--- BRANO FORNITO ---
Usa, si infiamma l’inflazione ma i mercati non si allarmano

Negli Stati Uniti si è accesa la fiammata da tempo attesa dagli analisti. L’inflazione si attesta oggi al 7%, massimo valore raggiunto negli ultimi 40 anni, seguendo una dinamica che rimane avvolta da una scomoda incertezza. Una percentuale che spiega l’avvio del tapering previsto dal presidente della Federal Reserve Jerome Powell quando, in occasione dell’inaugurazione del suo secondo mandato, ha annunciato il disimpegno dagli stimoli monetari eccezionali e l’utilizzo di tutti gli strumenti necessari, in primis il rialzo dei tassi e probabilmente anche il ridimensionamento del bilancio, per fronteggiare questa situazione.

Le parole moderate pronunciate dal numero uno della Banca Centrale al Congresso dimostrano la volontà di rassicurare gli investitori e di non sconvolgere gli equilibri del mercato ma il rischio è che un ulteriore aumento dell’indice dei prezzi al consumo conduca a una politica ancora più aggressiva da parte della Federal Reserve.

Sul possibile aumento dei tassi a marzo un’altra voce si aggiunge al coro: è quella del presidente della Fed di Philadelphia Patrick Harker, che sosterrebbe tre aumenti dei tassi di interesse nel mese di marzo e sarebbe aperto ad altri interventi qualora questi fossero resi necessari dal peggioramento dell’inflazione. «Prevedo che completeremo il tapering degli acquisti di asset entro marzo. Poi possiamo probabilmente aspettarci un aumento dei tassi di 25 punti base, potremmo benissimo continuare ad aumentare i tassi per tutto l’anno, man mano che i dati evolvono», ha dichiarato al Philadelphia Business Journal.

--- APPLICA QUANTO LETTO ---
A. Stabilisci se ciascuna affermazione concorda con l'articolo sull'inflazione negli Stati Uniti, citando le parole decisive. (i) L'inflazione è al 7%, il valore più alto degli ultimi 40 anni. (ii) Powell ha annunciato il tapering all'inaugurazione del suo primo mandato. (iii) Harker ha rilasciato le sue dichiarazioni al Wall Street Journal.
B. Elenca tutte le quantità scritte in cifre nell'articolo sull'inflazione negli Stati Uniti, insieme alla parola che le accompagna.
C. Scrivi il seguito dell'articolo sull'inflazione negli Stati Uniti, partendo dopo la dichiarazione di Harker al Philadelphia Business Journal.
Le righe non servono a questo scopo.

Voci prese da una raccolta:
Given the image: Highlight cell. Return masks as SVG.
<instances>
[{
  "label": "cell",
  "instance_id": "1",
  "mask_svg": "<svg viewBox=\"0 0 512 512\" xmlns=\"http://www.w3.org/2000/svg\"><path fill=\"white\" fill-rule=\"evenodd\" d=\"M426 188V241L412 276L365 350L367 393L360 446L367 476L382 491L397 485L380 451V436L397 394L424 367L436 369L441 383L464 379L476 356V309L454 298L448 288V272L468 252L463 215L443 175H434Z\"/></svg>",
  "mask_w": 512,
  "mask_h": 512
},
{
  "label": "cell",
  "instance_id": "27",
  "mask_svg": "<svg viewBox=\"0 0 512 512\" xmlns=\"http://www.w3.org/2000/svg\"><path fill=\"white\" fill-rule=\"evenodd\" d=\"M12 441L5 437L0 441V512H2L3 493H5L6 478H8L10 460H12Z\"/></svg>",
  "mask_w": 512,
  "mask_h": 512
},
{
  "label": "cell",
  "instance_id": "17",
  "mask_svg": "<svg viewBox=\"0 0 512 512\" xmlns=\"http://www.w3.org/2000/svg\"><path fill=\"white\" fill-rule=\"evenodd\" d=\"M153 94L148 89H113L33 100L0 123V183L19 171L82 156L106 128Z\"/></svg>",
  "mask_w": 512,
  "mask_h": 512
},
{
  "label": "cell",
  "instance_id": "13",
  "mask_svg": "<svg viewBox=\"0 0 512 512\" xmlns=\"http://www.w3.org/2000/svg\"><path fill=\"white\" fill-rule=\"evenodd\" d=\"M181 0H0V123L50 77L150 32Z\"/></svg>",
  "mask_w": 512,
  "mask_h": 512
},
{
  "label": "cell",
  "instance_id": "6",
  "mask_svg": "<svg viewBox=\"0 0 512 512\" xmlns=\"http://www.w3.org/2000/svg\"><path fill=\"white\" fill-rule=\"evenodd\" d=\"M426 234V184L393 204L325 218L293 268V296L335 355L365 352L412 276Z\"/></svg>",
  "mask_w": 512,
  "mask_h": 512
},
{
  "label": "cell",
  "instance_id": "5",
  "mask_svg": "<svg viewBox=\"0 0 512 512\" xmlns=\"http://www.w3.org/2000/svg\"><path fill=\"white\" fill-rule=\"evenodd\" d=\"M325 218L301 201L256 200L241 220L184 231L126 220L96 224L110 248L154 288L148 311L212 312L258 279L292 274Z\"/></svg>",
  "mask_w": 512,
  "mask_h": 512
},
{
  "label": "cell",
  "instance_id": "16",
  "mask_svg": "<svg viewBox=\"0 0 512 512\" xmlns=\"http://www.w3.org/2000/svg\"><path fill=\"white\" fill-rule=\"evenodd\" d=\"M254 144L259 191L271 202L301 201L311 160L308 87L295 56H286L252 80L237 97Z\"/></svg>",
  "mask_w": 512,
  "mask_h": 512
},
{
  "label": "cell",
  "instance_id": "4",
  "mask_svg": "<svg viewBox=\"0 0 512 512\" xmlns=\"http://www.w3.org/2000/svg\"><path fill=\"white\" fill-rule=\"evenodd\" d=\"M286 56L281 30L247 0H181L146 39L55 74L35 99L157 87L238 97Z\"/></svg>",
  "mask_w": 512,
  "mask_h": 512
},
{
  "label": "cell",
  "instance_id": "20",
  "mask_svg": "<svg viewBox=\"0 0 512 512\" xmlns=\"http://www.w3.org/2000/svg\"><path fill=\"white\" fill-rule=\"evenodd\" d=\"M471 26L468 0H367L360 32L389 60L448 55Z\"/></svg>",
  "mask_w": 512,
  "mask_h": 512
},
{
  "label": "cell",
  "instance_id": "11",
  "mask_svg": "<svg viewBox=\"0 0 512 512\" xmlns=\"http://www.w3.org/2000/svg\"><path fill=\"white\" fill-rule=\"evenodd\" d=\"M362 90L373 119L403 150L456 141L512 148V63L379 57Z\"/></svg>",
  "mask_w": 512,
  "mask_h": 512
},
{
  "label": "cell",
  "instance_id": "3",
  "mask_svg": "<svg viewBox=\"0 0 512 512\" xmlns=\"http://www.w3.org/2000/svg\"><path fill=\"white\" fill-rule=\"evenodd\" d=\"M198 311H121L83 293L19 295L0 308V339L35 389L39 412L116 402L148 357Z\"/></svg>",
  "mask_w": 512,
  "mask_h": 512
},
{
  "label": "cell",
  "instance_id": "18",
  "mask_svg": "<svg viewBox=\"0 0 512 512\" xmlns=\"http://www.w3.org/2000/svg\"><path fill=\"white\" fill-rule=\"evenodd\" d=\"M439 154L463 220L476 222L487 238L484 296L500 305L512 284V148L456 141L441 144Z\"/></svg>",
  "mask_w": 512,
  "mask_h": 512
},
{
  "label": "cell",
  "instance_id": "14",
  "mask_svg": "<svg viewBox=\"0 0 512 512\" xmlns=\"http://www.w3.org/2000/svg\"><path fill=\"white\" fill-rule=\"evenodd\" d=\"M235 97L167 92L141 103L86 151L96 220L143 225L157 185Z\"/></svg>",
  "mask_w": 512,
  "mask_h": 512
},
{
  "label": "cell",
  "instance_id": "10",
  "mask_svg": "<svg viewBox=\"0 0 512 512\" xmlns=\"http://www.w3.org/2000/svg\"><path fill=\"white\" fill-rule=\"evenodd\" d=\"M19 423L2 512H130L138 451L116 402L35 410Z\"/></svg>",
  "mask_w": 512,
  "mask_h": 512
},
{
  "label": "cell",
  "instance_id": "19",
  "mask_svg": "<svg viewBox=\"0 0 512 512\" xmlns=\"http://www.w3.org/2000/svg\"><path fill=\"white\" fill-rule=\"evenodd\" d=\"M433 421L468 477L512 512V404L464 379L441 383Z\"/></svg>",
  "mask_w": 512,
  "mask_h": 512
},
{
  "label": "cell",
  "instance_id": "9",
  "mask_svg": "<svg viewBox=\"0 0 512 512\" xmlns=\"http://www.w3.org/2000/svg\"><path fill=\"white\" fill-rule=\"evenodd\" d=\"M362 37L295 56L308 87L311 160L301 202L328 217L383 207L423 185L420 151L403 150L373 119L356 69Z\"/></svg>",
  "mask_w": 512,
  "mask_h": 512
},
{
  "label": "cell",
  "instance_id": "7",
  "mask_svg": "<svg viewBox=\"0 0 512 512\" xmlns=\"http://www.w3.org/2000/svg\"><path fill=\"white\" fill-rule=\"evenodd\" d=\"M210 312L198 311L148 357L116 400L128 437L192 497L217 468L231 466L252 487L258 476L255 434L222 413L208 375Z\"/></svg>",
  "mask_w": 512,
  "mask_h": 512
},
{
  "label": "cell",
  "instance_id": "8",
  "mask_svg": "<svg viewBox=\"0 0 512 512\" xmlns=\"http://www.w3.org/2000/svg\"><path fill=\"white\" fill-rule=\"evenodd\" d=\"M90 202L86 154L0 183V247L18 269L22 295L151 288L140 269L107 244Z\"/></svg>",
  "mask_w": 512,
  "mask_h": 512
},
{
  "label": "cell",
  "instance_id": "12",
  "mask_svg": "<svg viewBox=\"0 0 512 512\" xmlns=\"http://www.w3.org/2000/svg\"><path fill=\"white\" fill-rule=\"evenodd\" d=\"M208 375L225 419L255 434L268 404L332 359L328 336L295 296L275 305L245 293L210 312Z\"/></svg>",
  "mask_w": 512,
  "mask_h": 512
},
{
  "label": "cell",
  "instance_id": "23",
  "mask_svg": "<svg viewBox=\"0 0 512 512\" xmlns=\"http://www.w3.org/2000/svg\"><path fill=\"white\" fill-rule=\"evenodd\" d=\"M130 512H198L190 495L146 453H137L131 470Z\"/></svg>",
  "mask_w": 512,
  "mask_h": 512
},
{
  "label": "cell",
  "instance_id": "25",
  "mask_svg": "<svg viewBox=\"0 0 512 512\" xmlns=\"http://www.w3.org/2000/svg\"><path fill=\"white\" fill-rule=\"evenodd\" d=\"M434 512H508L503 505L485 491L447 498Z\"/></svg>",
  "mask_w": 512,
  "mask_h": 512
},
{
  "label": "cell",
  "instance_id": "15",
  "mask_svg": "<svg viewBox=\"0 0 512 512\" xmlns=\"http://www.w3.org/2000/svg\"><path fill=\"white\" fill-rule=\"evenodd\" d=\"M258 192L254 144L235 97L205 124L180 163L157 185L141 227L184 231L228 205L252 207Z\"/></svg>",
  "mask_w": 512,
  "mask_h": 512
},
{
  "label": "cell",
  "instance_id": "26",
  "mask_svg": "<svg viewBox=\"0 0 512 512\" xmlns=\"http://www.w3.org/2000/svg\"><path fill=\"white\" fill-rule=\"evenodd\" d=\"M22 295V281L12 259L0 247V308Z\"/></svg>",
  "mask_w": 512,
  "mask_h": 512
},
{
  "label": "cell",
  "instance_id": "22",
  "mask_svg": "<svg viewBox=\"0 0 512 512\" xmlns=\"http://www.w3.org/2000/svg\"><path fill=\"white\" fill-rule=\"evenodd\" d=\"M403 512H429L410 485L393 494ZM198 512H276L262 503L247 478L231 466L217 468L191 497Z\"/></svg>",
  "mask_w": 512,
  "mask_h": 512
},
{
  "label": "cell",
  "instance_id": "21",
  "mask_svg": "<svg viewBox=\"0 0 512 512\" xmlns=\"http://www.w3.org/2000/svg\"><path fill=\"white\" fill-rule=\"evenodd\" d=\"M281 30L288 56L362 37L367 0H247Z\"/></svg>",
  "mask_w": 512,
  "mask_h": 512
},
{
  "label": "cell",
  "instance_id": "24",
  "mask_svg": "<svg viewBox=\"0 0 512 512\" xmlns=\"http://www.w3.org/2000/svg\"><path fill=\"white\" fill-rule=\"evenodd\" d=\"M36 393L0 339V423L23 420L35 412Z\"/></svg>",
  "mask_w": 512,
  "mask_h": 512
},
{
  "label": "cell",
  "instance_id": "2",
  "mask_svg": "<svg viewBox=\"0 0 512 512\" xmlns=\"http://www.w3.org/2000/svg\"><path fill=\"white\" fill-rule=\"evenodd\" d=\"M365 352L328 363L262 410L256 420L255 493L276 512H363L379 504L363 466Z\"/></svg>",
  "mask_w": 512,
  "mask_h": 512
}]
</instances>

--- RISPOSTE PER ESERCIZIO ---
A.
(i) Sì: "L’inflazione si attesta oggi al 7%, massimo valore raggiunto negli ultimi 40 anni".
(ii) No: "in occasione dell’inaugurazione del suo secondo mandato".
(iii) No: "ha dichiarato al Philadelphia Business Journal".

B. 7%; 40 anni; 25 punti base.

C.
jerome powell
Jerome Powell, presidente della Federal Reserve
La reazione dei mercati

Mentre si alleggeriscono i portafogli e i salari non reggono il passo, i mercati finanziari hanno accolgono favorevolmente la catena di rialzi e la stretta monetaria del governatore. Wall Street ha interrotto la serie di ribassi che si protraevano da cinque giorni e ieri ha chiuso in verde, procedendo anche oggi verso una progressione con il Dow Jones che sale dello 0,08% e il Nasdaq che aggiunge lo 0,26%. Anche le Borse europee non si mostrano particolarmente allarmate dal tema inflattivo e si muovono in terreno positivo. Londra in rialzo dello 0,81%, Francoforte dello 0,43%, Parigi guadagna lo 0,75% mentre Milano sale di 0,65%.

La reazione positiva degli investitori allo spropositato aumento del carovita a stelle e strisce potrebbe suscitare stupore ma le motivazioni sono chiare. È piaciuta alla finanza yankee la posizione di Powell che, aspettandosi una riduzione della pressione inflazionistica, ha creato fiducia nei trader. È poi da considerare che l’aumento era previsto dagli analisti, pertanto il mancato effetto sorpresa ha evitato di creare tensioni nelle borse. Il dato attuale potrebbe, inoltre, essere molto vicino al picco ed essere destinato a diminuire gradualmente nei prossimi mesi intraprendendo un percorso di normalizzazione dei prezzi. «Il primo trimestre dovrebbe vedere il picco dell’inflazione, con prezzi energetici più bassi e un calo dell’inflazione alimentare e automobilistica, consentendo un aumento più lento dei prezzi per il resto dell’anno», afferma David Kelly, chief global strategist di Jp Morgan Asset Management.

L’effetto Omicron

Sino ad ora non ha avuto effetti particolarmente negativi neanche il dilagare della variante Omicron. Gli investitori hanno infatti considerato il fatto che, nonostante questa sia molto più contagiosa e il vaccino non riesca a contenerla a pieno, i suoi effetti sono comunque più lievi e questo potrebbe essere l’ultimo stadio del ciclo di pandemia. L’apprensione degli investitori è invece dovuta più che altro alla prospettiva di ridimensionamento del bilancio Fed che ammonta attualmente a 8.800 miliardi. Ed è questa l’eventualità più temuta dalle piazze americane le cui quotazioni poggiano proprio su questa ingente quantità di denaro.